Pero los orientales no dieron ni un paso adelante en la ocupación territorial, no obstante quedaron pasmados ante una apilada de Messi que finalizó con un desviado pique sobre el arquero que hubiera sido la consumación de su calificativo como el número uno del todo el mundo.

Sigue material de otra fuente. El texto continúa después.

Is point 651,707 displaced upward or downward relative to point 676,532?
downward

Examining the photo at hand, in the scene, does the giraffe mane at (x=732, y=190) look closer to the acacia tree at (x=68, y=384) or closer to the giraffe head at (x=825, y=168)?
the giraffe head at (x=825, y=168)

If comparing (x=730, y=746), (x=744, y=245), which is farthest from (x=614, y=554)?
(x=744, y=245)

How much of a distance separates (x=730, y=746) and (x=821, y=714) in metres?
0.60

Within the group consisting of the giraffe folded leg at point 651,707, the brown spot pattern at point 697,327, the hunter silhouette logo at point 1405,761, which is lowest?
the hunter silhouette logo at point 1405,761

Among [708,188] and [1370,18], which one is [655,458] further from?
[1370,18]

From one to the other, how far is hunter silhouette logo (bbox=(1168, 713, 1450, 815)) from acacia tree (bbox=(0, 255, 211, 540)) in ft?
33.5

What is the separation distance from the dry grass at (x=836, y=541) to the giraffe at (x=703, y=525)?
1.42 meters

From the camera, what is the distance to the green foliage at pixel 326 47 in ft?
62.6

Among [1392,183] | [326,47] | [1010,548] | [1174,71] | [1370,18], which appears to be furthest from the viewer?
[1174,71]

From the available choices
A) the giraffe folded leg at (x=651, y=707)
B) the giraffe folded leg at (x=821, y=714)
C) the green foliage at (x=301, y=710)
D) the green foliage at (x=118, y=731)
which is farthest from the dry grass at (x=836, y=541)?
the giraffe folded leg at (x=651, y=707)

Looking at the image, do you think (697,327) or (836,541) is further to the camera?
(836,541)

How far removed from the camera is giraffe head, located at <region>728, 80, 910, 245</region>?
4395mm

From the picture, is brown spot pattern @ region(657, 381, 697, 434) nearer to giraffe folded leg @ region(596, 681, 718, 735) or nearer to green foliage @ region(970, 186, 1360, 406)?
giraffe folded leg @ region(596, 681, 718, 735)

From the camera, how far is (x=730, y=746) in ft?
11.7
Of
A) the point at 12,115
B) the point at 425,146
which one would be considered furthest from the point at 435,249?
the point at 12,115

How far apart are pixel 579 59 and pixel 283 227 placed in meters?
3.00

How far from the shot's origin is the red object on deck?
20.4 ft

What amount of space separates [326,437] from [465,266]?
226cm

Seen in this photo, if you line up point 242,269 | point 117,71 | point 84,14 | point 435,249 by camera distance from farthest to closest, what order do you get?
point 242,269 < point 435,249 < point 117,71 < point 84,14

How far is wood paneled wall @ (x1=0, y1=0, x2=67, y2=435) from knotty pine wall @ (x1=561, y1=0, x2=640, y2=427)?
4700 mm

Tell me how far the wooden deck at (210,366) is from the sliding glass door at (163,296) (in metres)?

Pues aun con esa resignación ofensiva, fue el deficiente accionar de Demichelis, en una mezcla de escasa fineza técnica, descuido impropio y el ensordesedor sonido de las vuvuzelas (no escucha advertencia), lo que dejó vivo a Corea, que logró con Lee Chun Yong, volante del Bolton inglés, colocar el insospechado descuento.
Por eso el complemento los mostró algo más adelantados, ya con Kim Nam-Il dentro del campo y con Park Ji-Sung, su estrella, la cual no gravitó en ningún momento, intentando ser enlace. Fue entonces que se vio lo mejor de Corea, que en un intervalo de 10 minutos sólo estuvo cara a cara con Romero gracias a una contra que Yeom Ki Hun definió desviado.
En tanto, primero con una sociedad colectiva a puro toque entre Messi, Tévez, Di María e Higuaín que llevó al arquero a revolcarse; luego sucedió un disparo peligroso de Carlitos, otro tiro libre de Lio que Heinze no alcanzó a desviar y un sorpresivo toque de primera de Pipita, parado fuera del área grande, que contuvo Jung Sung Ryong; lo que confirmó el concreto merodeo por la zona caliente, pero otra vez coqueteando con el tiro de gracia que no se dio en el debut y que terminó ofreciendo un peligroso final.
DETERMINANTE. Fue entonces que Maradona no dudó en sostener su apuesta en ataque y metió a Agüero por el Apache a falta de quince minutos, y el Kun en 60 segundos devolvió gentilezas certificando la mano del técnico: sociedad con Messi, quien vio ahogado su grito en dos oportunidades, para el toque debajo del arco del delantero del Real Madrid; y después, a los 35’, manejó una contra letal que desembocó en un pase fantástico de Lio que llevó al centro del Kun que le permitió a Pipita sellar su hattrick. Y el yerno de Diego pudo poner la frutilla del postre, pero su tiro cruzado salió alto.
Con elementos sustentables basado en el mayor potencial ofensivo que tiene el Mundial, y un equilibrio general, Argentina se ilusiona.